• _Excerpt to read_:
────────────────

8-K 1 xplore20180813_8k.htm FORM 8-K xplore20180813_8k.htm

UNITED STATES

SECURITIES AND EXCHANGE COMMISSION

WASHINGTON, D.C. 20549

 


 

FORM 8-K

 


 

CURRENT REPORT

Pursuant to Section 13 or 15(d) of

the Securities Exchange Act of 1934

 

Date of Report (Date of earliest event reported): August 14, 2018

 

Xplore Technologies Corp.

(Exact Name of Registrant as Specified in its Charter)

 

Delaware

001-35696

26-0563295

(State or Other Jurisdiction

of Incorporation)

(Commission File
Number)

(I.R.S. Employer
Identification Number)

 

8601 RR 2222, Building II, Suite 100

Austin, Texas  78730

(Address of Principal Executive Offices, including Zip Code)

 

Registrant’s Telephone Number, including Area Code:

(512) 336-7797

 


 

Check the appropriate box below if the Form 8-K filing is intended to simultaneously satisfy the filing obligation of the registrant under any of the following provisions (see General Instruction A.2. below):

 

☐     Written communications pursuant to Rule 425 under the Securities Act (17 CFR 230.425)

☐     Soliciting material pursuant to Rule 14a-12 under the Exchange Act (17 CFR 240.14a-12)

☐     Pre-commencement communications pursuant to Rule 14d-2(b) under the Exchange Act (17 CFR 240.14d-2(b))

☐     Pre-commencement communications pursuant to Rule 13e-4(c) under the Exchange Act (17 CFR 240.13e-4(c))

 

Indicate by check mark whether the registrant is an emerging growth company as defined in Rule 405 of the Securities Act of 1934 (§240.12b-2 of this chapter).

 

Emerging growth company ☐

 

If an emerging growth company, indicate by check mark if the registrant has elected not to use the extended transition period for complying with any new or revised financial accounting standards provided pursuant to Section 13(a) of the Exchange Act. ☐

 

 

 

 

 

Introductory Note

 

As previously disclosed, Xplore Technologies Corp., a Delaware corporation (the “Company”), entered into an Agreement and Plan of Merger (the “Merger Agreement”), dated July 5, 2018, with Zebra Technologies Corporation, a Delaware corporation (“Parent”), and Wolfdancer Acquisition Corp., a Delaware corporation and a wholly owned subsidiary of Parent (“Purchaser”). A copy of the Merger Agreement is incorporated in this Current Report on Form 8-K by reference to Exhibit 2.1 of the Company’s Current Report on Form 8-K, filed on July 5, 2018. Capitalized terms used but not defined in this Current Report on Form 8-K have the meaning set forth in the Merger Agreement.

────────────────

• _Given information_:
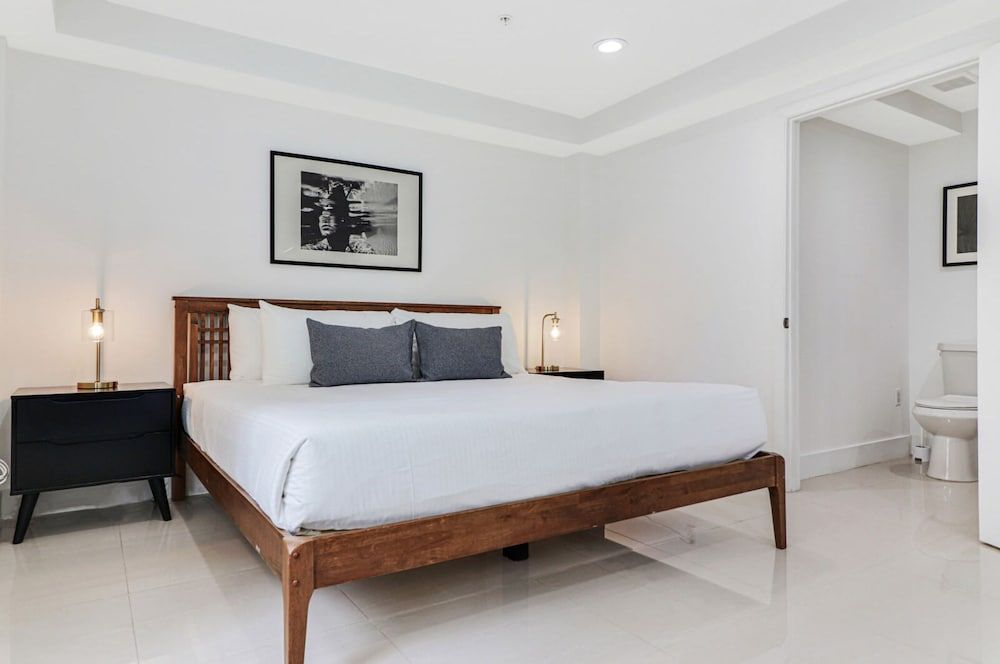 undefined Roami at The Ralston 9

────────────────

• _Exercise description_: Return the part of the Xplore Technologies filing starting with "(512) 336-7797" and going on through "(17 CFR 240.14a-12)", word for word.

• _Solution to this task_:
(512) 336-7797

 


 

Check the appropriate box below if the Form 8-K filing is intended to simultaneously satisfy the filing obligation of the registrant under any of the following provisions (see General Instruction A.2. below):

 

☐     Written communications pursuant to Rule 425 under the Securities Act (17 CFR 230.425)

☐     Soliciting material pursuant to Rule 14a-12 under the Exchange Act (17 CFR 240.14a-12)